Never would have happened in the 1980s climate. But you had Boy George, of course.
...a vigorous circular motion hitherto unknown to the people of this area, but destined to take the place of the mud shark in your mythology...
Joined: November 28 2015
Location: USA
Status: Offline
Points: 2
Posted: November 28 2015 at 10:34
Rock isn't dead but it's no longer the big dog on the block. It's become just another genre of music. I drive a school bus and about half the kids listen to Top 40 pop and the other half listen to country music. A couple like rap and only one kid, who is from Central America, listens to any rock. The other kids couldn't even tell you a Led Zeppelin song.
I'd say rock reached it's peak in the early 70's but that's really subjective.

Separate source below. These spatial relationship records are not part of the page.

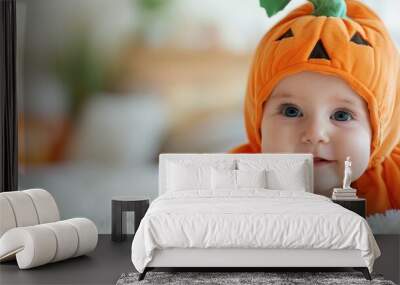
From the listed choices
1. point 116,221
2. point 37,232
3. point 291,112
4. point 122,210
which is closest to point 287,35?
point 291,112

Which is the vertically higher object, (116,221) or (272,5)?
(272,5)

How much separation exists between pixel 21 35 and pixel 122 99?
1.33m

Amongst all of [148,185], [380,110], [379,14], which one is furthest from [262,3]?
[148,185]

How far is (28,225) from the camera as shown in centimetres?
561

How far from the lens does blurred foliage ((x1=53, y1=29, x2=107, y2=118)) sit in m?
7.17

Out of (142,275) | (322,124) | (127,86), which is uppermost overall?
(127,86)

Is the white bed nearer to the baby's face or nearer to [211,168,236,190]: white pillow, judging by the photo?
[211,168,236,190]: white pillow

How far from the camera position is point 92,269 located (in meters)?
5.29

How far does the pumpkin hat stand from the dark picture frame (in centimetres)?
238

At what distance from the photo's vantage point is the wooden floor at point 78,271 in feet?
16.0

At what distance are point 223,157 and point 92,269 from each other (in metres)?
2.11

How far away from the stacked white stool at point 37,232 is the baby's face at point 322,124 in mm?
2390

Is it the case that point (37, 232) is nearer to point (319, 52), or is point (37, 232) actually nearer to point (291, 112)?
point (291, 112)

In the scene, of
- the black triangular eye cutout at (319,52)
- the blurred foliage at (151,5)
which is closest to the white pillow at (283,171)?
the black triangular eye cutout at (319,52)
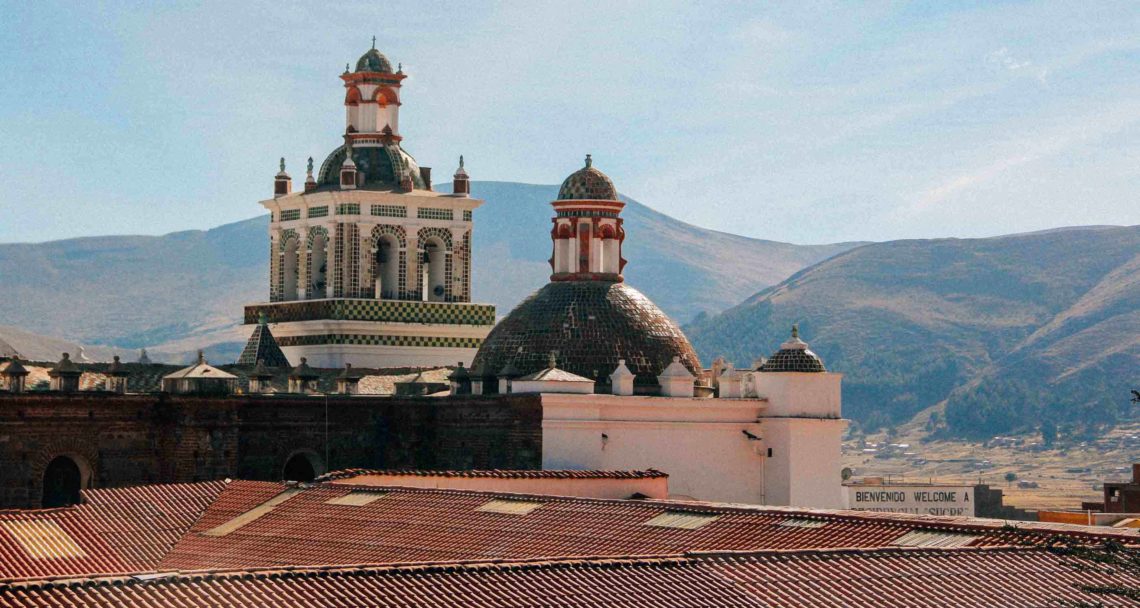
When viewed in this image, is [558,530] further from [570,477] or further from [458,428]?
[458,428]

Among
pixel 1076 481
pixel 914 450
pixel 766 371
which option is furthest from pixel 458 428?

My older brother thinks it reached it's peak just before The Beatles showed up and then they marked the beginning of the end.
Joined: June 20 2012
Location: Oklahoma
Status: Offline
Points: 7946
Posted: November 28 2015 at 10:45
RockHound wrote:
It was the best of times, it was the worst of times, it was the age of wisdom, it was the age of foolishness, it was the epoch of belief, it was the epoch of incredulity, it was the season of Light, it was the season of Darkness, it was the spring of hope, it was the winter of despair, we had everything before us, we had nothing before us, we were all going direct to Heaven, we were all going direct the other way...
Joined: July 20 2009
Location: Tucson, AZ USA
Status: Offline
Points: 6747
Posted: November 28 2015 at 17:13
HackettFan wrote:
RockHound wrote:
It was the best of times, it was the worst of times, it was the age of wisdom, it was the age of foolishness, it was the epoch of belief, it was the epoch of incredulity, it was the season of Light, it was the season of Darkness, it was the spring of hope, it was the winter of despair, we had everything before us, we had nothing before us, we were all going direct to Heaven, we were all going direct the other way...
Joined: February 01 2011
Location: Michigan
Status: Offline
Points: 12681
Posted: November 28 2015 at 17:24
cstack3 wrote:
HackettFan wrote:
RockHound wrote:
It was the best of times, it was the worst of times, it was the age of wisdom, it was the age of foolishness, it was the epoch of belief, it was the epoch of incredulity, it was the season of Light, it was the season of Darkness, it was the spring of hope, it was the winter of despair, we had everything before us, we had nothing before us, we were all going direct to Heaven, we were all going direct the other way...
This is some mighty fine literature.
Damn, I'll say!
A Tale of Two Progs by R.H. Dickens.
...a vigorous circular motion hitherto unknown to the people of this area, but destined to take the place of the mud shark in your mythology...
Joined: March 03 2013
Location: USA
Status: Offline
Points: 518
Posted: November 29 2015 at 08:39
in short, the period was so far like the present period, that some of its noisiest authorities insisted on its being received, for good or for evil, in the superlative degree of comparison only.